Мы вернулись каждый к себе домой, и оказалось, что быть порознь нам невыносимо. Что-то изменилось. Мы перестали быть двумя молодыми людьми, связанными страстью, между нами образовалась связь такой силы, которую ни один из нас толком не понимал. В безумии той ночи в пластиковом мешке мы стали единым целым. Не только друг с другом, но и с неукротимыми стихиями, которые чуть не забрали наши жизни. Единство просочилось в наши вены и навсегда предопределило наше будущее.

6. Гореть

Я много раз просила маму объяснить, за что именно они с папой так ненавидят Мота, но это было все равно что пытаться поймать лягушонка в ведре, полном головастиков.

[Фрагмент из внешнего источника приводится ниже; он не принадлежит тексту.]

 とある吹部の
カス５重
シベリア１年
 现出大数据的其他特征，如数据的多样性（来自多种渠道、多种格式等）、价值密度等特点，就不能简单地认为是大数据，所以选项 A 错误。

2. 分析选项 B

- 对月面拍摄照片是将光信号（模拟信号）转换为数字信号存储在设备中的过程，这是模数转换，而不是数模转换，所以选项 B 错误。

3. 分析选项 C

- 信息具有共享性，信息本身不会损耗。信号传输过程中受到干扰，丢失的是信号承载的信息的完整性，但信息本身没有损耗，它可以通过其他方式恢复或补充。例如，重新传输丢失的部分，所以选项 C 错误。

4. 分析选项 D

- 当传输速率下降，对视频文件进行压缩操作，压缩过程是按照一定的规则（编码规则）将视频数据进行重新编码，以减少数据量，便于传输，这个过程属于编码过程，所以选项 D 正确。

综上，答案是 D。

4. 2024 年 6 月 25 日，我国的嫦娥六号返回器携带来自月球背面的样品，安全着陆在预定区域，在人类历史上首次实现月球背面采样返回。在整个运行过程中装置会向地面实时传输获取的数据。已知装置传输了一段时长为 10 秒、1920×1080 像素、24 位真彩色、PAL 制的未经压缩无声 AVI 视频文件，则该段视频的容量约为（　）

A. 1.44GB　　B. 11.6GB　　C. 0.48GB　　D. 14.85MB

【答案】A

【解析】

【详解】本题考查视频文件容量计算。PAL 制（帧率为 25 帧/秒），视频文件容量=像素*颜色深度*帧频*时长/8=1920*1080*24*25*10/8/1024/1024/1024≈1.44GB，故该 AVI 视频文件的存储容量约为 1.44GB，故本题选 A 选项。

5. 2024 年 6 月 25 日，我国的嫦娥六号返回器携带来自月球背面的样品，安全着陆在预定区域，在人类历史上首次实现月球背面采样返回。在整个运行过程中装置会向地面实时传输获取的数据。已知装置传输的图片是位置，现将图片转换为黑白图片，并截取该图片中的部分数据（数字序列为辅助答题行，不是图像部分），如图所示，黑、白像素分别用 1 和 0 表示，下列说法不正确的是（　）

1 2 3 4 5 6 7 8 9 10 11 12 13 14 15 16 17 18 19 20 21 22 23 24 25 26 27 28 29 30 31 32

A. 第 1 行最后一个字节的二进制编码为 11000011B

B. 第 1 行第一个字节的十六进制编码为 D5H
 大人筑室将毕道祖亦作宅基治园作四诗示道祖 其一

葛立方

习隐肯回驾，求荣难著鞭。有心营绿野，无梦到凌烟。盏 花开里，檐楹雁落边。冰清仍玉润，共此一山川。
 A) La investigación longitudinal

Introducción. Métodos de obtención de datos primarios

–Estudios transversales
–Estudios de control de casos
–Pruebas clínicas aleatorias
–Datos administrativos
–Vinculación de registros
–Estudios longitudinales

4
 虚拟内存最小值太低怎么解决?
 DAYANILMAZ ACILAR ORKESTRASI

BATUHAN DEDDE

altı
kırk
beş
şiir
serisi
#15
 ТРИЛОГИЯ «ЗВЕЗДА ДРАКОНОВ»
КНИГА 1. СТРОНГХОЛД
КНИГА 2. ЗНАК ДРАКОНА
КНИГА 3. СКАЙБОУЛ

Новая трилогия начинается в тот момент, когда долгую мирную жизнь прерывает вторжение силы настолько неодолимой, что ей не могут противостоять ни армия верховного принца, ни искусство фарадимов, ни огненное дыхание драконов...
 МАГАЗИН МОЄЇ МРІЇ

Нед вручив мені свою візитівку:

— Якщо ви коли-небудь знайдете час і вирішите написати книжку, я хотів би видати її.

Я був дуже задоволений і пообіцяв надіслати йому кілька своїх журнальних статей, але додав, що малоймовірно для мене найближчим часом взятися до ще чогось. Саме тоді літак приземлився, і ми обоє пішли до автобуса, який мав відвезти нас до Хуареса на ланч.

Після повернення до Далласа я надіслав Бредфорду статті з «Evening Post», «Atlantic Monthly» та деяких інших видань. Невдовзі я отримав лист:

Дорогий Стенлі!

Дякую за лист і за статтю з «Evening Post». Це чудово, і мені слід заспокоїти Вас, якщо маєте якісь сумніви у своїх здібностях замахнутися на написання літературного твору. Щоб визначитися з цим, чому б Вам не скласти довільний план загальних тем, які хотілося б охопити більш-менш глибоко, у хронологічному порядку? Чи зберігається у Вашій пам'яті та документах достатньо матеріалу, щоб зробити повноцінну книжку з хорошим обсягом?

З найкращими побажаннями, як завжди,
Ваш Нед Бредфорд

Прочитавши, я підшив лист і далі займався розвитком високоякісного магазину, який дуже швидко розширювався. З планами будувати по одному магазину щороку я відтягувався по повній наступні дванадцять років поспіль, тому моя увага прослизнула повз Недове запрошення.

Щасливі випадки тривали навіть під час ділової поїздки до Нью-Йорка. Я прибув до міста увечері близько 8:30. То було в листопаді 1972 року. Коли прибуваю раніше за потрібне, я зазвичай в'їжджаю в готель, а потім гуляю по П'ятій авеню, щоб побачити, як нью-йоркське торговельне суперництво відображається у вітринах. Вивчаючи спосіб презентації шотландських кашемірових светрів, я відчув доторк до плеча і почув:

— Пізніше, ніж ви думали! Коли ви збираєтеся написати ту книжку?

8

Каждый ответ намекал на настоящую причину, но ни один не прояснял ее целиком: «Волосы у него слишком длинные». «Джинсы рваные». «Он превратится в грязного вонючего старикашку». «Он ленивый». «Он не водит машину». Жалкие отговорки. Наконец я услышала нечто близкое к правде: «Он городской, он не такой, как мы». Вон он, ответ, но тоже не совсем, – головастик с лапками, но еще не отбросивший хвостик.

Я злилась и чувствовала себя преданной, но все равно оставалась с Мотом, несмотря на все аргументы родителей. В ту секунду, как он вошел в мою жизнь, он заполнил ее до краев; больше ни на кого места не осталось. Развязка наступила, когда мы с ним купили коттедж на краю деревни, крошечный домик с продолговатым садиком – счастью моему не было предела.

– Ты собираешься поселиться с мужчиной до свадьбы, какой кошмар, ты нас позоришь!

Мы занимались домом – сушили все, что отсырело, чинили сломанные окна, проводили водопровод и строили уборную, – но не въезжали в него. Я никак не могла решиться на последний шаг неповиновения родителям. Мне нужно было, чтобы они полюбили Мота так же, как любила его я; чтобы они поняли меня. Но процесс уже был запущен и шел своим чередом, и рано или поздно вулкану предстояло проснуться. Извержение произошло в одно идеальное семейное воскресенье над подносом сэндвичей с лососем и кексом «Королева Виктория».

– Мне за тебя стыдно. Ты же легко могла выйти замуж за любого фермера. Какой тебе от него прок? У него нет земли. Ты никогда не будешь счастлива без земли.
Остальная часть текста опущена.